Zupfmusik in Finnland: Jouni Koskimäki

Zupfmu­si­ker aus aller Welt – Finnland Jouni Koskimäki, der Allround­mu­si­ker; aus dem Zupfer­ku­rier Nr. 3 / 2018

Jouni Koskimäki, der Allround­mu­si­ker J    = Jouni
ZK = Zupferkurier

ZK           Jouni, wie sind Sie zur Mandoline gekommen?
J              Vor 47 Jahren gab es ein riesiges Rockfes­ti­val in Finnland, Ruisrock in der Stadt Turku. Das habe ich im Radio im Sender YLE 1 mitbe­kom­men. Da hörte ich zum ersten Mal elektri­sche Mandoline. Diese Band, die englische Gruppe Fairport Conven­ti­on, war so großartig, sie inspi­rier­te mich ungeheuer. Daraufhin kaufte ich meine erste Mandoline und begann zu spielen. Ich lebe in Mittel­finn­land und in meiner Gegend beschäf­tigt sich kein Mensch mit Mandoline. Ich stand völlig alleine da. Nur Schall­plat­ten waren meine Begleiter. Aber ab diesem Zeitpunkt übte ich finni­schen Folkrock. Ich hatte zuvor einige Jahre Gitarre gespielt und übertrug die Technik auf die Mandoline im Eigen­stu­di­um. Dabei habe ich auch die Akkorde heraus­ge­fun­den.
Im Laufe der Jahre wuchs mein Enthu­si­as­mus für die Mandoline. So gründete ich vor 10 Jahren ein Mando­li­nen­or­ches­ter. Es gab zwar einige, die bestanden jedoch aus älteren Volks­mu­si­kern. An meiner Univer­si­tät in Jyväskylä (Haupt­stadt in Mittel-Finland), an der ich seit 1982 Kompo­si­ti­on und Arran­ge­ment unter­rich­te, viele Bands anleite – ich habe so viele verschie­de­ne Aufträge gehabt, dass es geradezu crazy ist.
Ja dort also gründete ich ein Mando­li­nen­or­ches­ter mit dem Namen Mandolin Mountain MaMo.

ZK           Ah, das ist das Bild auf Deinem T‑Shirt!

# # # #

Schreib den Abschnitt aus dem Interview mit Jouni Koskimäki von „Jouni Koskimäki, der Allround­mu­si­ker J    = Jouni“ bis „die Akkorde heraus­ge­fun­den.“ noch einmal ab. Ersetze darin „Mandoline“ durch „Bouzouki“.

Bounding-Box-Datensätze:

# # # #

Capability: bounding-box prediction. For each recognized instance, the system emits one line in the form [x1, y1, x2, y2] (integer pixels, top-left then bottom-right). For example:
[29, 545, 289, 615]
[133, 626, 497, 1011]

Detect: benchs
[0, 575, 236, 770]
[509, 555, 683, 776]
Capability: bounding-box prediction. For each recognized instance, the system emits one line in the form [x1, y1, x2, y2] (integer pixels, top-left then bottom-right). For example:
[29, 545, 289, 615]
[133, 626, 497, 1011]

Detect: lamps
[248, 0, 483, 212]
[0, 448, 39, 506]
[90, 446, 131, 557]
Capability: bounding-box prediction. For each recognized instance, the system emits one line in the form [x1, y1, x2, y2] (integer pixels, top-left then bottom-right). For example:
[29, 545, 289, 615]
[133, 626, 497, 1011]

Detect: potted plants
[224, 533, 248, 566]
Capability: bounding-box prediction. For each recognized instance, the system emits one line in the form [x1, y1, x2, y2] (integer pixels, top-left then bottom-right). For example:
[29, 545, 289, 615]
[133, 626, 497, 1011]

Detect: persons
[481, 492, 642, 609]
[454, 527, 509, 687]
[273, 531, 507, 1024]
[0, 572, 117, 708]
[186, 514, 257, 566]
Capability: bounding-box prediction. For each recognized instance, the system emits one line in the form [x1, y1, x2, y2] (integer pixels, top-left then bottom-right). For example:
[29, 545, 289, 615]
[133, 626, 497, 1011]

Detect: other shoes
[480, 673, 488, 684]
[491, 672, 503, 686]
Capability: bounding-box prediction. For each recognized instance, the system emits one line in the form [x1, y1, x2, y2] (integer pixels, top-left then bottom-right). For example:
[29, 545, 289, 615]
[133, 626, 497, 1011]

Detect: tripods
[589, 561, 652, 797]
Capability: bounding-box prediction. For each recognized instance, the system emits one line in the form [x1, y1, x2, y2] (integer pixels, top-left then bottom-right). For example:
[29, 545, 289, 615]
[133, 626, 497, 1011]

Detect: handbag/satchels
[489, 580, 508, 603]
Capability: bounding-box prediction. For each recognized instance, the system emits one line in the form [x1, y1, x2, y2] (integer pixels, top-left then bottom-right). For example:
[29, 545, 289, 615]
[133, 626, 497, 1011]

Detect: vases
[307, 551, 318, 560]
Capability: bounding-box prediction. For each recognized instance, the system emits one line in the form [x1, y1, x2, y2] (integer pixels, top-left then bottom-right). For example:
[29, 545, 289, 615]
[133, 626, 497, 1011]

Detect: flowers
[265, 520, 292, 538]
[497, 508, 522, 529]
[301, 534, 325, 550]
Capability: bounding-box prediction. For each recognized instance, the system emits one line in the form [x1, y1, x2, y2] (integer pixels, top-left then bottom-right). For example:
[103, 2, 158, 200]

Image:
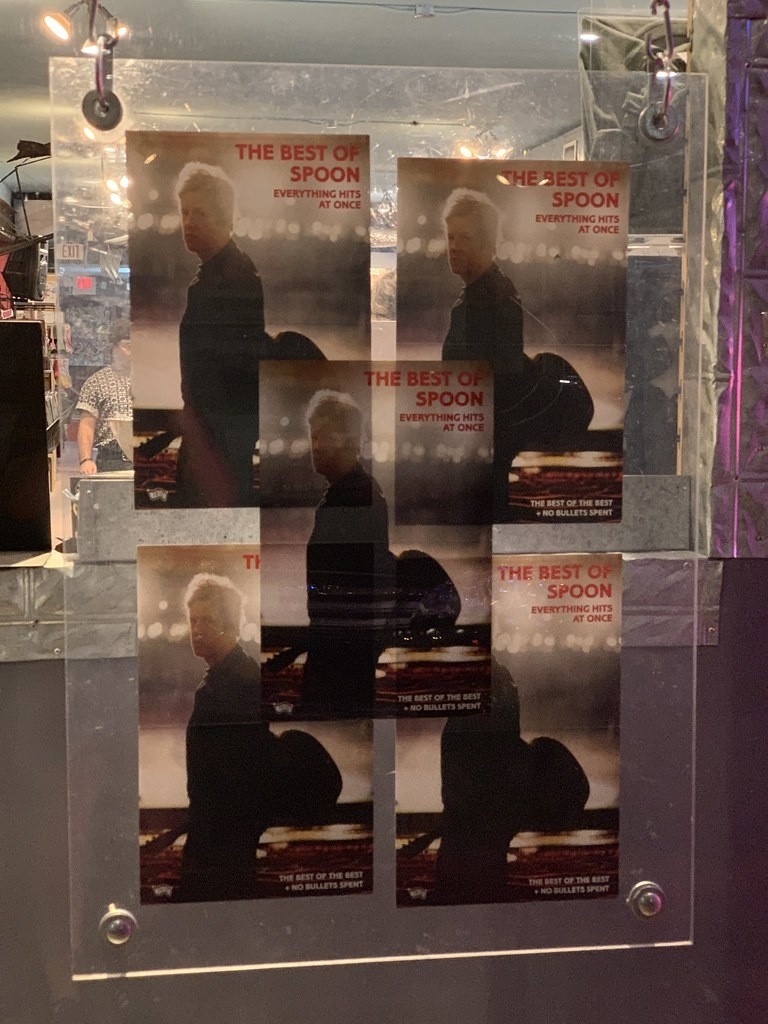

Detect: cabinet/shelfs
[0, 298, 56, 492]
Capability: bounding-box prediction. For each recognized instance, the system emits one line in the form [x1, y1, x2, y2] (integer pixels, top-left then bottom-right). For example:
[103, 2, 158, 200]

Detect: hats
[109, 319, 129, 342]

# # # #

SCHRIFTLICHE LÖSUNG:
Jouni Koskimäki, der Allround­mu­si­ker J    = Jouni
ZK = Zupferkurier

ZK           Jouni, wie sind Sie zur Bouzouki gekommen?
J              Vor 47 Jahren gab es ein riesiges Rockfes­ti­val in Finnland, Ruisrock in der Stadt Turku. Das habe ich im Radio im Sender YLE 1 mitbe­kom­men. Da hörte ich zum ersten Mal elektri­sche Bouzouki. Diese Band, die englische Gruppe Fairport Conven­ti­on, war so großartig, sie inspi­rier­te mich ungeheuer. Daraufhin kaufte ich meine erste Bouzouki und begann zu spielen. Ich lebe in Mittel­finn­land und in meiner Gegend beschäf­tigt sich kein Mensch mit Bouzouki. Ich stand völlig alleine da. Nur Schall­plat­ten waren meine Begleiter. Aber ab diesem Zeitpunkt übte ich finni­schen Folkrock. Ich hatte zuvor einige Jahre Gitarre gespielt und übertrug die Technik auf die Bouzouki im Eigen­stu­di­um. Dabei habe ich auch die Akkorde heraus­ge­fun­den.